Here is the performance of the stocks since that piece. For comparison, note that the S&P 500 is exactly flat over this time (albeit at multi-year highs). Each stock is listed with the price at the time of the article and the price performance since then:
- Alpha Natural Resources : $8.55 -> +21%
- BHP: $72.38 -> +9.8%
- VALE: $19.36 -> +8.8%
- CNX: $32.82 -> flat
- Walter Energy Incorporated (WLT): $38.24 -> flat
- CLF: $45.55 -> -18%
As expected, CLF has lagged the entire group - in fact, significantly so. I expect this relative under-performance to continue going forward despite the company's alluring dividend yield of 6.5%.
The future of iron ore is of course very important to the Australian economy. It is Australia's biggest commodity export, more than double metallurgical coal, the next highest contributor. The drop in iron prices since 2011 has been a primary factor in driving the Australian dollar (FXA) steadily lower from record levels against the U.S. dollar in July 2011. The downtrend since then remains intact and has been marred by extremely steep, episodic declines.
However, last year's plunge in iron prices did not eventually lead to a similar plunge in the Australian dollar. The drop was quite shallow even as the RBA reignited a campaign of rate reductions. This behavior suggests that even as iron ore prices cool and stabilize at lower levels, any related decline in the Australian dollar will not be dramatic. The biggest wildcards for the Australian dollar should be how fast the RBA continues to drop interest rates and the market's response to monetary policy.
The Australian dollar remains in an overall downtrend marked by periodic plunges
Finally, the Federal Reserve's announcement of QE3 in September could have been used to at least partially explain the sharp recovery in iron ore prices. However, that point also coincided with a peak in the S&P 500 (SPY), and the U.S. dollar index has barely budged from its levels in mid-September. In fact, it is slightly UP now in conjunction with the recent Fed minutes suggesting there is stronger than expected disagreement regarding the size and duration of accomodative monetary policy. So it seems safe to assume for the time-being that developments in the U.S. will not provide any tailwinds for iron ore plays.

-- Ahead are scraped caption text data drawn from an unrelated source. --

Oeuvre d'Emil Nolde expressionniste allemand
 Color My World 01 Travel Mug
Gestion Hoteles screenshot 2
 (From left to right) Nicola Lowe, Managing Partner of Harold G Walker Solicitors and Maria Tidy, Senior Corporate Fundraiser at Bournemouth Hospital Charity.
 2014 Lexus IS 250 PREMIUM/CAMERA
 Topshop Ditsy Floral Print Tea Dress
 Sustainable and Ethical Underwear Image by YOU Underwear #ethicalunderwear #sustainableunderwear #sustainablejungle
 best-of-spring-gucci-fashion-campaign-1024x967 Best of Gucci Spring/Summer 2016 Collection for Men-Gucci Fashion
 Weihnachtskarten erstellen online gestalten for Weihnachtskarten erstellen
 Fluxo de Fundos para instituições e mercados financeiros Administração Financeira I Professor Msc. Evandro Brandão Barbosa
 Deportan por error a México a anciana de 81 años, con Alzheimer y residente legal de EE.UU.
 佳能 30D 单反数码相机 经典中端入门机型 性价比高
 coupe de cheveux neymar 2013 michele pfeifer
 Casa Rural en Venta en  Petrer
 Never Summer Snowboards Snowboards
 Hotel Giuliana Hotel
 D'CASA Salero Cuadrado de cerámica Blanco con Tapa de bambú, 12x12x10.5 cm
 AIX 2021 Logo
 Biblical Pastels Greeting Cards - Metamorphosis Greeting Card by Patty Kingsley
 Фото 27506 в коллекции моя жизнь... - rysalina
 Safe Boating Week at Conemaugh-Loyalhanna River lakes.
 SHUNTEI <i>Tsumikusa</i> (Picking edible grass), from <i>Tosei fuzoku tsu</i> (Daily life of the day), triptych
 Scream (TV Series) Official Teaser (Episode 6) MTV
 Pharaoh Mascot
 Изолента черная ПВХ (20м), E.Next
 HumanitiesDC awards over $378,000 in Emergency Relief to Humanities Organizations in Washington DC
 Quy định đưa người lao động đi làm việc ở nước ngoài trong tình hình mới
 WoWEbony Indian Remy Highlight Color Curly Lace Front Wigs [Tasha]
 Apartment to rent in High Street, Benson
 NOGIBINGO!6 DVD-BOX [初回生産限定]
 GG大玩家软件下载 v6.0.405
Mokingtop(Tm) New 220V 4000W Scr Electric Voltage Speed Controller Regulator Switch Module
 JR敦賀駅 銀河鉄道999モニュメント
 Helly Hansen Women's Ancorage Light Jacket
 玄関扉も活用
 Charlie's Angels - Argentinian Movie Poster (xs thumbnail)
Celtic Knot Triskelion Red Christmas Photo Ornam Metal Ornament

Having said all this, I have not become an iron ore bear. I just do not want to overstay the welcome in the short-term, so I have pared back related positions. Longer-term, I will continue looking for timely buying opportunities. When I see deals like Chinese company Hanlong Group gaining access to the strategically important Mbalam iron ore mine (between Cameroon and the Republic of Congo) through its acquisition of Australian mining company Sundance Resources, I know the future's eventual longer-term trajectory.
Be careful out there!
Additional disclosure: I am also long CNX calls, long ANR, long CLF put spread, short AUD/USD in forex.